I think the biggest thing, which I talked to Clinton about afterward, was that I had non-canonical definitions for parallel and perpendicular in Bringing Down the Pain.  My weekly group, which has been playing TSOY for over a year, has sort of drifted that unintentionally, and I brought our dialect to the table.  In retrospect it didn't have much of an impact in play (I think it resulted in me, as GM, exerting a little more influence in arranging conflicts than would otherwise be the case), and I gather that in itself was instructive to Clinton regarding his current design project. 

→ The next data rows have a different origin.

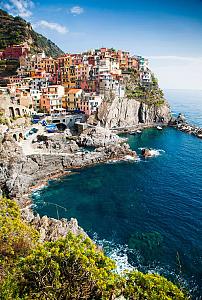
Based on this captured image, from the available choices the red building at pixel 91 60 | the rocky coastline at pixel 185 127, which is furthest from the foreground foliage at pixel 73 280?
the red building at pixel 91 60

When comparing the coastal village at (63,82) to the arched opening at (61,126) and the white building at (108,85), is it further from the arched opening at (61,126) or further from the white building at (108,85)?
the arched opening at (61,126)

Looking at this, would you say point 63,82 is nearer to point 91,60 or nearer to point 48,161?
point 91,60

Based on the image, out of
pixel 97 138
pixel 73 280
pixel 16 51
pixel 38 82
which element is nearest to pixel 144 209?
pixel 73 280

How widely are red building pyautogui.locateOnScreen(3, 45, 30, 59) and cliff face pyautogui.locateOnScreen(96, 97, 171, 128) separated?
40.5 metres

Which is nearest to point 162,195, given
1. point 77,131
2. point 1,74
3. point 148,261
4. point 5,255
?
point 148,261

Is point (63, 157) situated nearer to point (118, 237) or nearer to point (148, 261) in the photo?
point (118, 237)

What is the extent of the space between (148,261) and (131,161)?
33.0 meters

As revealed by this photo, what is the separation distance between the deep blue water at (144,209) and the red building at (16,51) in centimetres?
6535

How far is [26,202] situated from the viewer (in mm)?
40938

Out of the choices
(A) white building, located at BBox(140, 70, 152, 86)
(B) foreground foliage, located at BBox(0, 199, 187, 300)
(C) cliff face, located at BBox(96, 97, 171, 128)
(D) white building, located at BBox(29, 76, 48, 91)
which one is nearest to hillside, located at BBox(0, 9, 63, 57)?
(D) white building, located at BBox(29, 76, 48, 91)

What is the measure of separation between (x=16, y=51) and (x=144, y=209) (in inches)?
3390

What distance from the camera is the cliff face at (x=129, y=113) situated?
275 ft

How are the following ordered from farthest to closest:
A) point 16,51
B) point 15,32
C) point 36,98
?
point 15,32, point 16,51, point 36,98

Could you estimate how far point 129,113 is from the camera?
92250 mm
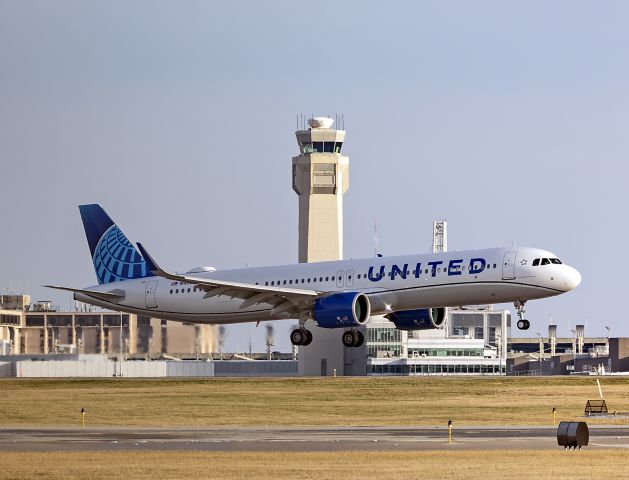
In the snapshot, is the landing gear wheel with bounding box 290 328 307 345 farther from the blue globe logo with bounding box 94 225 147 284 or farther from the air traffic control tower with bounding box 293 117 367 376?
the air traffic control tower with bounding box 293 117 367 376

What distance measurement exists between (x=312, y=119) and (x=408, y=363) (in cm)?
3819

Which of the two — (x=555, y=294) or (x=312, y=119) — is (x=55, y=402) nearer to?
(x=555, y=294)

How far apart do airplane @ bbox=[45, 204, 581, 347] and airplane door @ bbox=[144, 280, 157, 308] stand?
2.4 inches

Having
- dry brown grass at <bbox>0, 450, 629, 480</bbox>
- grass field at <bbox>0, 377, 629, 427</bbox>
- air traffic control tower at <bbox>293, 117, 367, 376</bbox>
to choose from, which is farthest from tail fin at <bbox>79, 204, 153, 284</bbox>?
air traffic control tower at <bbox>293, 117, 367, 376</bbox>

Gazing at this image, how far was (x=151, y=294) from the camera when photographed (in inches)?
3563

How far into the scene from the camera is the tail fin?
9412 cm

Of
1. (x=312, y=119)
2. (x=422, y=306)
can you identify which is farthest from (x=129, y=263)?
(x=312, y=119)

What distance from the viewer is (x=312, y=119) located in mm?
173625

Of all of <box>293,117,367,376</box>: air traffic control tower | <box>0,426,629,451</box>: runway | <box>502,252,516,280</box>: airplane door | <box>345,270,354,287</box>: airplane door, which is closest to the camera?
<box>0,426,629,451</box>: runway

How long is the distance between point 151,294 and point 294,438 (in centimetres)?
3402

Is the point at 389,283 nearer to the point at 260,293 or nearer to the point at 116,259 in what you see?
the point at 260,293

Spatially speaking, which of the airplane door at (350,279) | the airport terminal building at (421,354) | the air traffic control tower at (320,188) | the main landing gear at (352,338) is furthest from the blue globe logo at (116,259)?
the air traffic control tower at (320,188)

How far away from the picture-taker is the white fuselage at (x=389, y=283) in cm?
7794

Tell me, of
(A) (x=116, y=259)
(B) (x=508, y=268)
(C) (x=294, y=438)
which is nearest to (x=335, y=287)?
(B) (x=508, y=268)
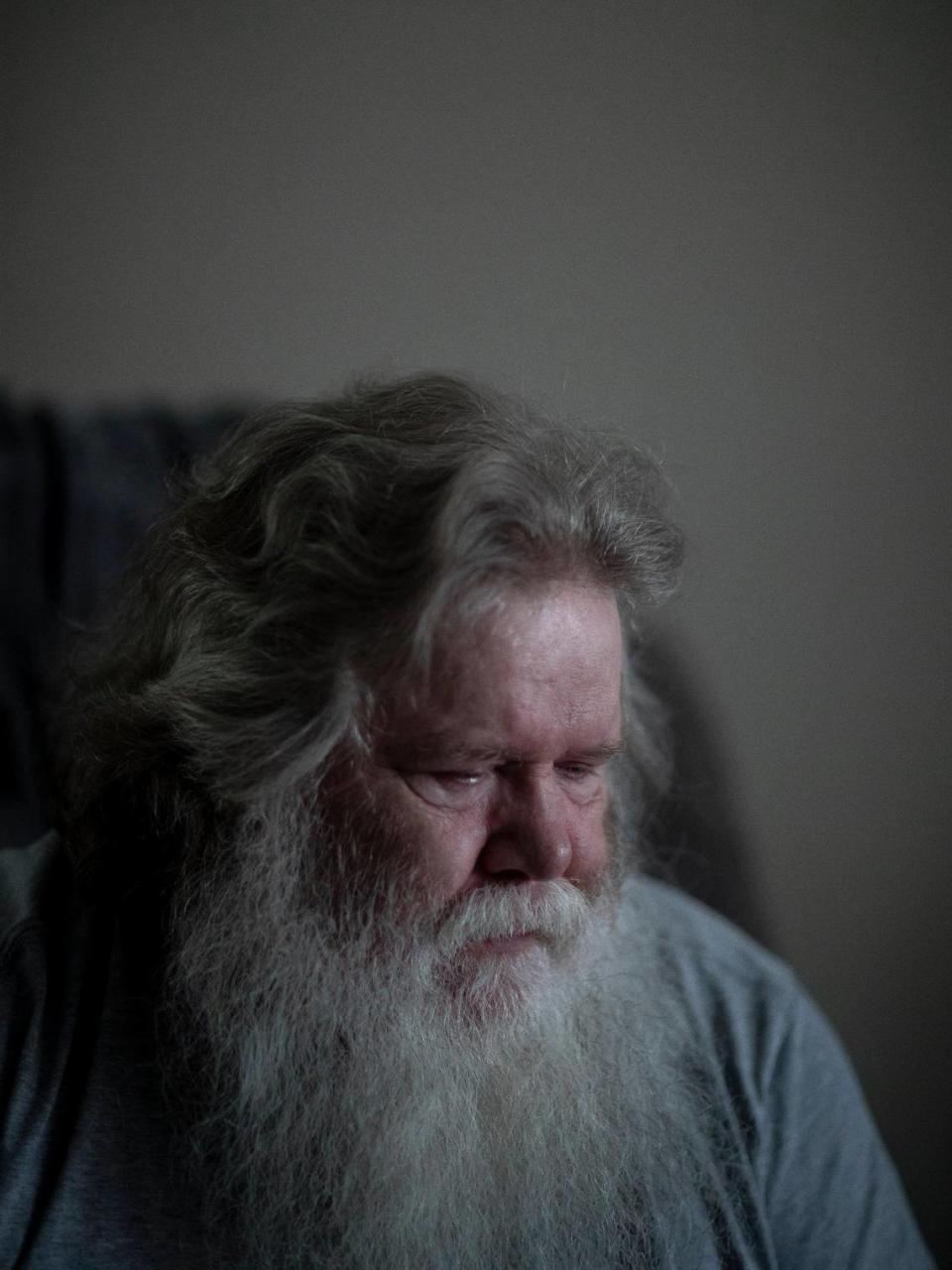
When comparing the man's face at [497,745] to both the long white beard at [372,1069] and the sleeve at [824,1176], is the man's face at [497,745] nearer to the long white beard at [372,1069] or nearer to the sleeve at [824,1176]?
the long white beard at [372,1069]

I doubt we're in much disagreement about improvisational techniques applied to gaming - we certainly cherry pick the ones that are most fruitful.  I hope Clinton and Remi will weigh in with their perspectives.

Clinton R. Nixon


Jason's got it right - that was the only rule that got mangled, and it was actually a really interesting permutation, and only took place once. Otherwise, the rules were as written, and I found they were even more easily employed than normal: the two new players got into the use of gift dice, not associating them with their character, instantly.

In terms of what improv brought, and what improv didn't bring: it brought intense scene framing by every player. Once the two new people got excited, they would start new scenes with their character, checking in quickly with the GM along the way. I worried it would bring an avoidance of conflict, but it didn't: these were two people who asked to play a RPG, so they knew it wouldn't be the same as playing at improv.
Clinton R. Nixon
CRN Games

Remi Treuer

Hey Ron,
Both M. and J. come from 'sister hobbies', they're both sf/fantasy geeks (J. goes to DragonCon regularly), and I got the feeling that they were leaning on those experiences as much as, or more than, improv.

They went into Bringing Down the Pain, with Will (J.) trying to protect Marian (M.) from recklessly engaging the troops downstairs, and the very act of doing so seemed to cement that when the Pain was Brought it meant the conflict was important to their character. They often took consequences when it was fun (did either of them got into BDtP again? I feel like we had two more, mine and another), and revelled in their victories.

Further, they got into the individuality of their characters. Jason had us all make supporting roles for Will to steer us through rapids, and it felt very natural to work in a group in that way. There was never any shying away from dice to 'play it out'.

My favorite moment was when we came out of the dungeon, Robin Hood on John Little's shoulders. Jason said, "The Sheriff notices you, and he calls on his guards to attack you!" M., eyes wide, said, "You can't! We're dancing!" There was no expectation that this would simply be accepted, though. We went to the dice, knowing full-well that the outcome could not be in our favor. (it ended up in our favor)

In short, they jumped into roleplaying, conflict resolution, and the responsibility of being a player.

As for improv and roleplaying not necessarily being compatible, is there argument about this? Like any set of skills, improv techniques are useful in certain situations, and not so much in others. We've had some tetchy experiences with uncontrolled 'tag-outs' of characters at the table (automatically coming in as a supporting NPC in another person's scene), and I try to wait until there is a voiced need for a character before coming in as an NPC. I'd even go so far as to say that the weakest game in our Twilight:2000 series was the one where we went to improv instead of the system. The only thing from improv that I use in every single game I play is improv listening, but that's essentially an outgrowth of my desire for focus at the table. Am I reading this right, or is your objection even deeper than mine? Is this the right place to discuss this?